_REQUIREMENT_. Could you give the entries back exactly as they stand, minus any pictures?

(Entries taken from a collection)

═══

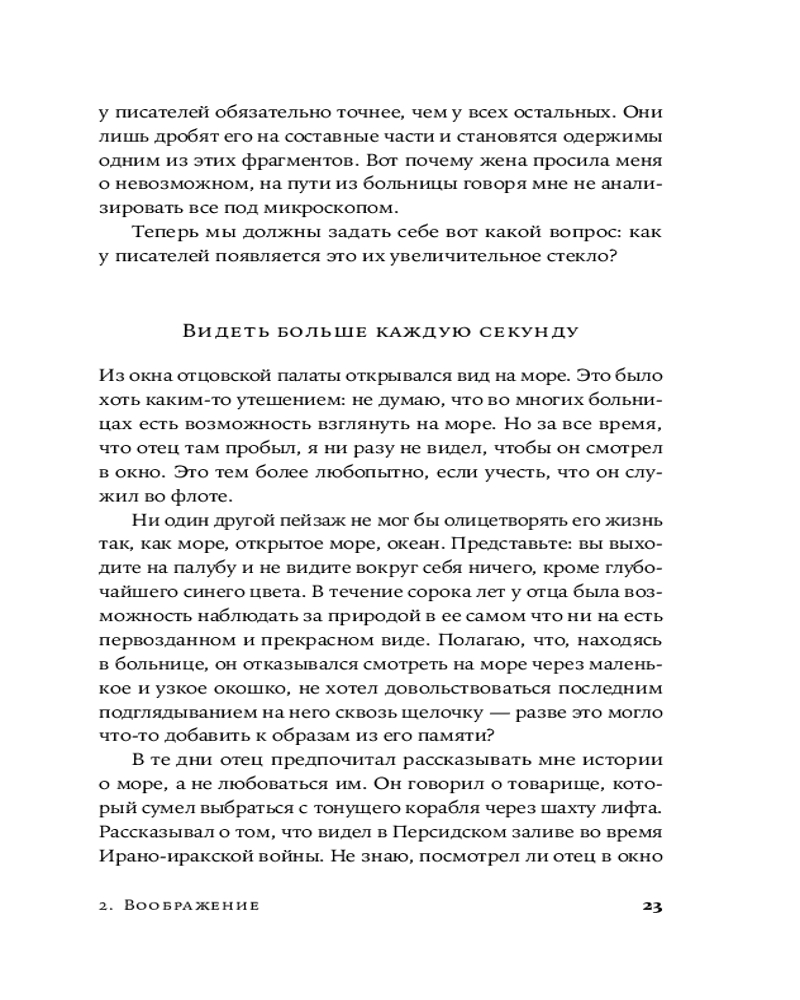 у писателей обязательно точнее, чем у всех остальных. Они лишь дробят его на составные части и становятся одержимы одним из этих фрагментов. Вот почему жена просила меня о невозможном, на пути из больницы говоря мне не анализировать все под микроскопом.

Теперь мы должны задать себе вот какой вопрос: как у писателей появляется это их увеличительное стекло?

Видеть больше каждую секунду

Из окна отцовской палаты открывался вид на море. Это было хоть каким-то утешением: не думаю, что во многих больницах есть возможность взглянуть на море. Но за все время, что отец там пробыл, я ни разу не видел, чтобы он смотрел в окно. Это тем более любопытно, если учесть, что он служил во флоте.

Ни один другой пейзаж не мог бы олицетворять его жизнь так, как море, открытое море, океан. Представьте: вы выходите на палубу и не видите вокруг себя ничего, кроме глубочайшего синего цвета. В течение сорока лет у отца была возможность наблюдать за природой в ее самом что ни на есть первозданном и прекрасном виде. Полагаю, что, находясь в больнице, он отказывался смотреть на море через маленькое и узкое окошко, не хотел довольствоваться последним подглядыванием на него сквозь щелочку — разве это могло что-то добавить к образам из его памяти?

В те дни отец предпочитал рассказывать мне истории о море, а не любоваться им. Он говорил о товарище, который сумел выбраться с тонущего корабля через шахту лифта. Рассказывал о том, что видел в Персидском заливе во время Ирано-иракской войны. Не знаю, посмотрел ли отец в окно

2. Воображение

23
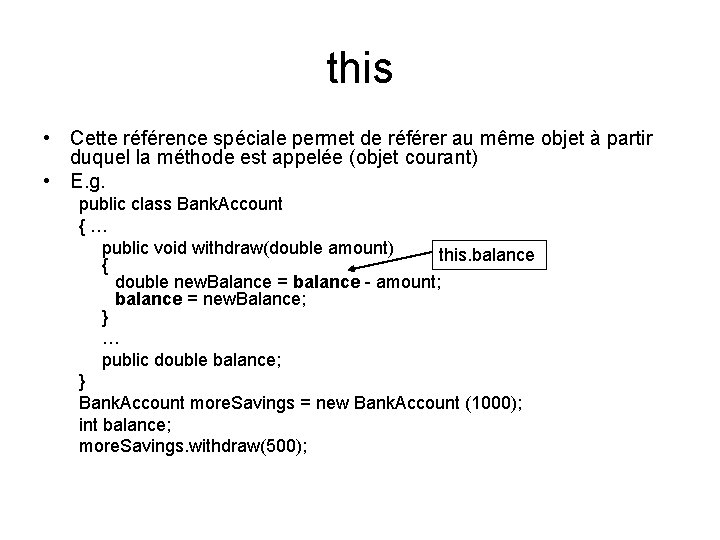 this

• Cette référence spéciale permet de référer au même objet à partir duquel la méthode est appelée (objet courant)

• E.g.

public class BankAccount
{ …
public void withdraw(double amount)
{
double newBalance = balance - amount;
balance = newBalance;
}
…
public double balance;
}
BankAccount moreSavings = new BankAccount (1000);
int balance;
moreSavings.withdraw(500);

this.balance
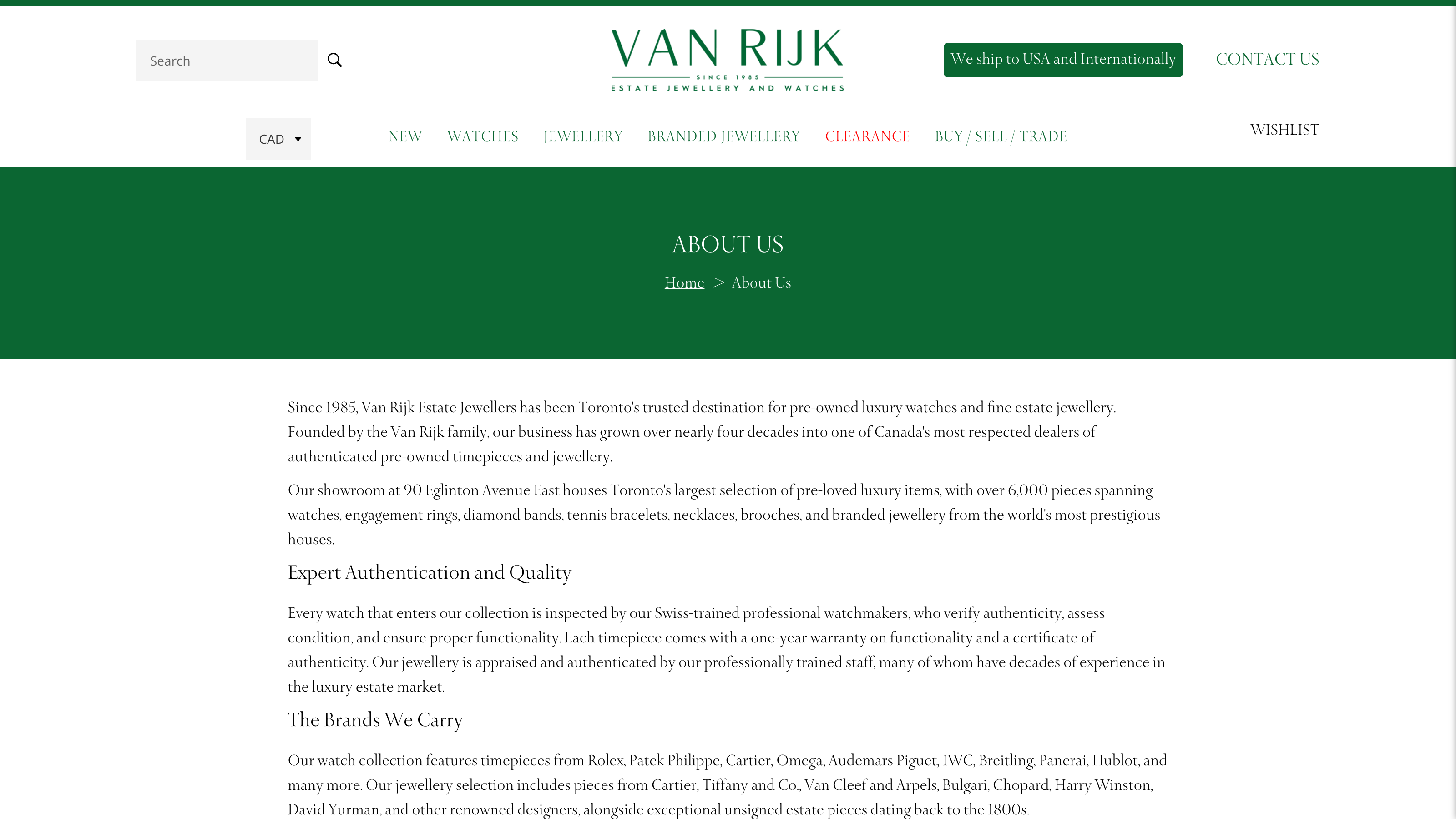 Search

VAN RIJK
SINCE 1985
ESTATE JEWELLERY AND WATCHES

We ship to USA and Internationally

CONTACT US

CAD

NEW WATCHES JEWELLERY BRANDED JEWELLERY CLEARANCE BUY / SELL / TRADE

WISHLIST

ABOUT US

Home > About Us

Since 1985, Van Rijk Estate Jewellers has been Toronto's trusted destination for pre-owned luxury watches and fine estate jewellery. Founded by the Van Rijk family, our business has grown over nearly four decades into one of Canada's most respected dealers of authenticated pre-owned timepieces and jewellery.

Our showroom at 90 Eglinton Avenue East houses Toronto's largest selection of pre-loved luxury items, with over 6,000 pieces spanning watches, engagement rings, diamond bands, tennis bracelets, necklaces, brooches, and branded jewellery from the world's most prestigious houses.

Expert Authentication and Quality

Every watch that enters our collection is inspected by our Swiss-trained professional watchmakers, who verify authenticity, assess condition, and ensure proper functionality. Each timepiece comes with a one-year warranty on functionality and a certificate of authenticity. Our jewellery is appraised and authenticated by our professionally trained staff, many of whom have decades of experience in the luxury estate market.

The Brands We Carry

Our watch collection features timepieces from Rolex, Patek Philippe, Cartier, Omega, Audemars Piguet, IWC, Breitling, Panerai, Hublot, and many more. Our jewellery selection includes pieces from Cartier, Tiffany and Co., Van Cleef and Arpels, Bulgari, Chopard, Harry Winston, David Yurman, and other renowned designers, alongside exceptional unsigned estate pieces dating back to the 1800s.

═══

_EXPECTED ANSWER_.
 у писателей обязательно точнее, чем у всех остальных. Они лишь дробят его на составные части и становятся одержимы одним из этих фрагментов. Вот почему жена просила меня о невозможном, на пути из больницы говоря мне не анализировать все под микроскопом.

Теперь мы должны задать себе вот какой вопрос: как у писателей появляется это их увеличительное стекло?

Видеть больше каждую секунду

Из окна отцовской палаты открывался вид на море. Это было хоть каким-то утешением: не думаю, что во многих больницах есть возможность взглянуть на море. Но за все время, что отец там пробыл, я ни разу не видел, чтобы он смотрел в окно. Это тем более любопытно, если учесть, что он служил во флоте.

Ни один другой пейзаж не мог бы олицетворять его жизнь так, как море, открытое море, океан. Представьте: вы выходите на палубу и не видите вокруг себя ничего, кроме глубочайшего синего цвета. В течение сорока лет у отца была возможность наблюдать за природой в ее самом что ни на есть первозданном и прекрасном виде. Полагаю, что, находясь в больнице, он отказывался смотреть на море через маленькое и узкое окошко, не хотел довольствоваться последним подглядыванием на него сквозь щелочку — разве это могло что-то добавить к образам из его памяти?

В те дни отец предпочитал рассказывать мне истории о море, а не любоваться им. Он говорил о товарище, который сумел выбраться с тонущего корабля через шахту лифта. Рассказывал о том, что видел в Персидском заливе во время Ирано-иракской войны. Не знаю, посмотрел ли отец в окно

2. Воображение

23
 this

• Cette référence spéciale permet de référer au même objet à partir duquel la méthode est appelée (objet courant)

• E.g.

public class BankAccount
{ …
public void withdraw(double amount)
{
double newBalance = balance - amount;
balance = newBalance;
}
…
public double balance;
}
BankAccount moreSavings = new BankAccount (1000);
int balance;
moreSavings.withdraw(500);

this.balance
 Search

VAN RIJK
SINCE 1985
ESTATE JEWELLERY AND WATCHES

We ship to USA and Internationally

CONTACT US

CAD

NEW WATCHES JEWELLERY BRANDED JEWELLERY CLEARANCE BUY / SELL / TRADE

WISHLIST

ABOUT US

Home > About Us

Since 1985, Van Rijk Estate Jewellers has been Toronto's trusted destination for pre-owned luxury watches and fine estate jewellery. Founded by the Van Rijk family, our business has grown over nearly four decades into one of Canada's most respected dealers of authenticated pre-owned timepieces and jewellery.

Our showroom at 90 Eglinton Avenue East houses Toronto's largest selection of pre-loved luxury items, with over 6,000 pieces spanning watches, engagement rings, diamond bands, tennis bracelets, necklaces, brooches, and branded jewellery from the world's most prestigious houses.

Expert Authentication and Quality

Every watch that enters our collection is inspected by our Swiss-trained professional watchmakers, who verify authenticity, assess condition, and ensure proper functionality. Each timepiece comes with a one-year warranty on functionality and a certificate of authenticity. Our jewellery is appraised and authenticated by our professionally trained staff, many of whom have decades of experience in the luxury estate market.

The Brands We Carry

Our watch collection features timepieces from Rolex, Patek Philippe, Cartier, Omega, Audemars Piguet, IWC, Breitling, Panerai, Hublot, and many more. Our jewellery selection includes pieces from Cartier, Tiffany and Co., Van Cleef and Arpels, Bulgari, Chopard, Harry Winston, David Yurman, and other renowned designers, alongside exceptional unsigned estate pieces dating back to the 1800s.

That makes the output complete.